I've just switched from Bash to ZSH because of oh-my-ZSH. I think this is just the right time to explain the words Shell, command line, Terminal, Bash and ZSH.
Terminal is an terminal emulator, sometimes also called a "terminal window". I work in a window environment (MATE) and I want to use command line tools within that environment. So I need a "terminal window":
ZSH and Bash are both Unix shells. A shell is a command line interpreter that provides a text-based user interface.
Command line describes the textual way you interact with the computer. When you're in a graphical user interface situation you interact by manipulating windows with your keyboard/mouse. When you're in a text-based user interface situation, you interact by entering commands in a line (hence command line).
Solarized Dark Theme
The Solarized Dark Theme is very good for command line. It can be installed like this as explained here:
$ git clone https://github.com/oz123/solarized-mate-terminal.git
$ cd solarized-mate-terminal
$ ./solarized-mate.sh dark
restart the terminal.
Oh-my-ZSH Installation
Oh-my-ZSH is a plugin for ZSH. I think this plugin is very good and makes a big difference to Bash.

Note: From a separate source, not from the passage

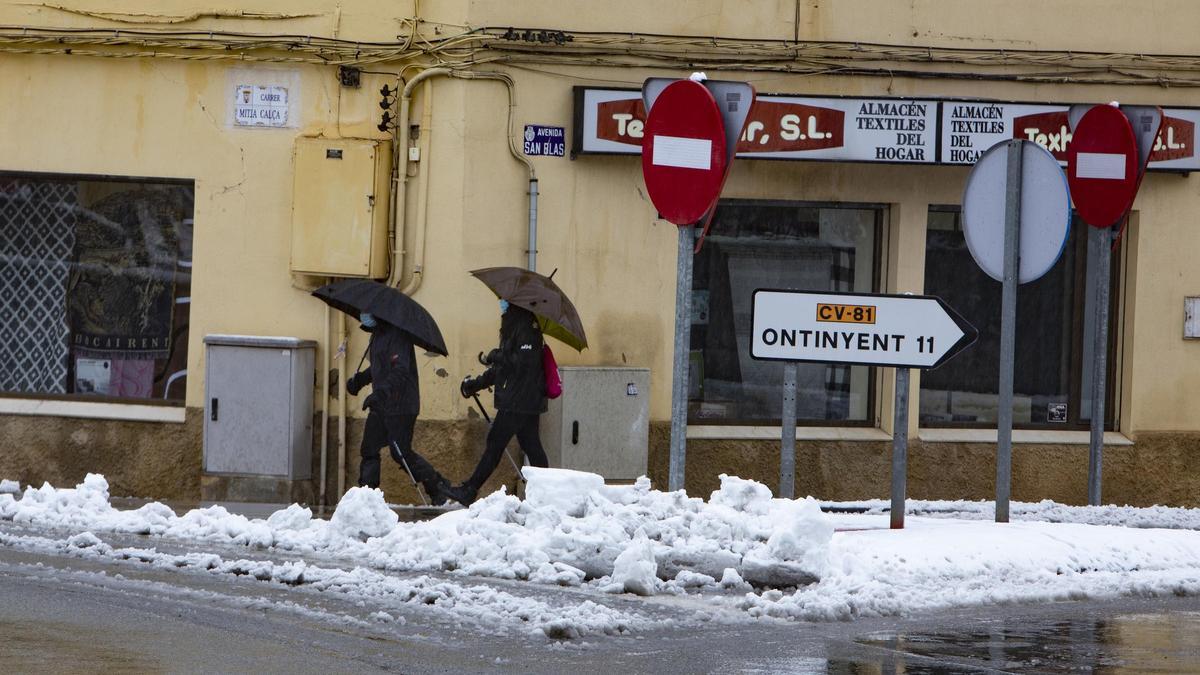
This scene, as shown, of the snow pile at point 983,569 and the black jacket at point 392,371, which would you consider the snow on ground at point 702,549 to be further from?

So when you look at the screenshots below, keep in mind that this is not a "plain vanilla" zsh.
- Install "Oh-my-ZSH"
- Install "powerline fonts" and change your Terminal font to one of them
- Change your Terminal theme to "agnoster" by setting
ZSH_THEME="agnoster"
in ~/.zshrc - Set your terminal theme to "Solarized Dark" (description)
- Make ZSH your default Shell in MATE Terminal (description) and eventually
sudo chsh -s /usr/bin/zsh username
ZSH and Bash
Here are some differences. On the left side is zsh, on the right is bash:
I like the time command of bash more, but that's it. All other interactions are either almost the same or better in zsh. I especially like that zsh doesn't print everything again when you autocomplete with tab. And it also autocompletes when you make an capitalization error.
I also begin to like the Git-specific prompt indicators:
Some usefull tools
ack
You might already know grep
. And if you've worked with it, you
might already have typed something like the following:
grep --exclude-dir=".svn" "searchterm" *
grep -rI "onlytextSearchterm" .
An alternative to grep
is ack
(for Ubuntu users: ack-grep
).
See beyondgrep.com.
Windows
It seems to be possible to get something similar (the same?) for Windows. See OH MY CYGWIN.